Direction ▸ Count the lines in the data below that contain the string "striped", matching case exactly, and give only that number.
——————
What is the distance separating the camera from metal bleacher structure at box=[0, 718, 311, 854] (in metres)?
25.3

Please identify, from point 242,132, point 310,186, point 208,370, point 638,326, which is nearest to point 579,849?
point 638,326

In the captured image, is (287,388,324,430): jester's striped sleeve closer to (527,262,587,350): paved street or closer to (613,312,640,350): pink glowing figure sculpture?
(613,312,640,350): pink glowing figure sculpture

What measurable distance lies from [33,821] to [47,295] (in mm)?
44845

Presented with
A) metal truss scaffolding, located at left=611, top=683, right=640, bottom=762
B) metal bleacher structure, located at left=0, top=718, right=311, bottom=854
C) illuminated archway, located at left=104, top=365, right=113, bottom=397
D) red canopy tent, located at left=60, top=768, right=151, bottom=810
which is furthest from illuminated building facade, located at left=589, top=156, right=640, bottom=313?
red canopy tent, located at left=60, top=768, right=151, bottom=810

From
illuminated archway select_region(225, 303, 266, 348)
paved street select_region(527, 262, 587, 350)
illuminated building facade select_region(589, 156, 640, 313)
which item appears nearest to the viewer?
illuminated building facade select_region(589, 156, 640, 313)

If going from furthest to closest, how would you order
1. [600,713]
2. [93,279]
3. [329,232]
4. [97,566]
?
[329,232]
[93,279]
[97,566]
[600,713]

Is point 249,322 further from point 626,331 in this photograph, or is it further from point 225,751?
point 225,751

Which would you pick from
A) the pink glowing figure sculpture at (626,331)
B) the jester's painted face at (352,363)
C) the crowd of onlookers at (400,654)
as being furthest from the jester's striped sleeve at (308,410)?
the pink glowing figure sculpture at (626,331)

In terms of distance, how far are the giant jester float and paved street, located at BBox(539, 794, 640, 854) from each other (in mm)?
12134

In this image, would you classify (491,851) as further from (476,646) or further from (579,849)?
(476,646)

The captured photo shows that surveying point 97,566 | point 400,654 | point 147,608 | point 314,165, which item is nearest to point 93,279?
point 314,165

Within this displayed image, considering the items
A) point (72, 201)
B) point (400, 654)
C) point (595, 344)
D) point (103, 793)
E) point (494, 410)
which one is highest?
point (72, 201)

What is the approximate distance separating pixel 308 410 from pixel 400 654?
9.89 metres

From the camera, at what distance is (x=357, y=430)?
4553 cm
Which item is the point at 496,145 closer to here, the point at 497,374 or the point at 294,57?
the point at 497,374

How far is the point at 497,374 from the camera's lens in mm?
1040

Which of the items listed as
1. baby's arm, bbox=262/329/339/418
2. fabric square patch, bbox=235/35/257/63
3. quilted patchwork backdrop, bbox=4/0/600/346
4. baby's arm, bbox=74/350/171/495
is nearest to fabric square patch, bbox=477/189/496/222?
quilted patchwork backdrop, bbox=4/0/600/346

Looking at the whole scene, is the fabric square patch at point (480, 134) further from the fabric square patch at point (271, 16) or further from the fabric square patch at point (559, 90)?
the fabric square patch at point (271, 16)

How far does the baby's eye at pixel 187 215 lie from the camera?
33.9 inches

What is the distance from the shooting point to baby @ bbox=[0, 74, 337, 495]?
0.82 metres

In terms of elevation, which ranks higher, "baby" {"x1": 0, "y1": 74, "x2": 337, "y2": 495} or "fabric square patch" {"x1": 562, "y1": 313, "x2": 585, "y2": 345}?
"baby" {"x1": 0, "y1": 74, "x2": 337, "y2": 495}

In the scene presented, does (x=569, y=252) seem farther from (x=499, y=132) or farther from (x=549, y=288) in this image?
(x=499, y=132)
——————
Task output ▸ 2